Bogotune FAQ

Official Versions: In bogotune-faq
Maintainer: David Relson <relson@osagesoftware.com>

This document is intended to answer frequently asked questions about bogotune.

Where did bogotune come from?
What's the message count format?
How does bogotune work?
How does bogotune ensure the messages it works with are numerous enough, and well enough classified, to deliver useful recommendations?
Can I tell bogotune to do its work even though it doesn't like the data?

Where did bogotune come from?

Greg Louis wrote the original Robinson geometric-mean and Robinson-Fisher algorithm code for bogofilter. To determine the optimal parameters for the Robinson-Fisher algorithm he wrote bogotune. The initial implementation was written in the R programming language. This was followed by the Perl implementation. Both of these implementations were slow because bogofilter had to be run for each message being scored. David Relson translated bogotune from Perl to C to provide more speed.

What's the message count format?

The parsing of a message by bogofilter takes some time. After parsing, finding the spam and non-spam counts for each token takes additional time. Having to repeate these steps every time bogotune needed a score was slow. It was realized that parsing and look-up could be done once with the results being saved in a special format. Initially this was called the bogolex format because the work was done by piping bogolexer output to bogoutil and formatting the result. Since each processed message begins with the .MSG_COUNT token the format became knowns as the message count format. The convention is to use a .mc extension for these files.

How does bogotune work?

First it reads all the files into memory, i.e. the wordlist and the ham messages and the spam messages. From the wordlist tokens, it computes an initial robx value which is used in the initial scan of the messages to ensure they're usable.

Given the total number of messages in the test set, a target number of false positives is selected for use in determining spam cutoff values in the individual scans.
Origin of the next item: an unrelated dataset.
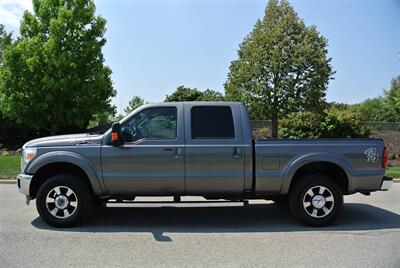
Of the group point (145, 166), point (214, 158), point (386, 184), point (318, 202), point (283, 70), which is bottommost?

Then comes the coarse scan. Using 225 combinations of values chosen to span the potentially useful ranges for robs, robx, and min_dev, all the ham messages are scored and the target value is used to find a spam_cutoff score. Then the spam messages are scored and the false negatives are counted. The scan finishes with a listing of the ten best sets of parameters and their scores (false negative and false positive counts and percent).

From the results, the best non-outlying result is picked and these parameters become the starting point for the fine scan.

The fine scan, as the name suggests, scans the region (range of values of robs, robx and min_dev) surrounding the optimum found in the coarse scan, with smaller intervals so as to determine the optimum values more precisely.

How does bogotune ensure the messages it works with are numerous enough, and well enough classified, to deliver useful recommendations?

It has certain minimum requirements that it checks for as it starts up. It will complain (and halt) if there are fewer than 2,000 ham or 2,000 spam in the wordlist, or if there are fewer than 500 ham or 500 spam in the set of test messages. It will warn, but not halt, if there's too little scoring variation in the ham messages or the spam messages or if too many of the ham messages score as spam (or vice versa) on the initial pass. There are additional checks, but I'm sure you get the idea from these examples. For details, use the source :)

Can I tell bogotune to do its work even though it doesn't like the data?

No. At one time we had a -F option to force bogotune to run with unsuitable message data, but it was realized that this could be misleading and had little chance of being helpful. Bogotune will warn the operator if its conclusions are untrustworthy due to marginal input, and will not run if its input data are detectably inadequate.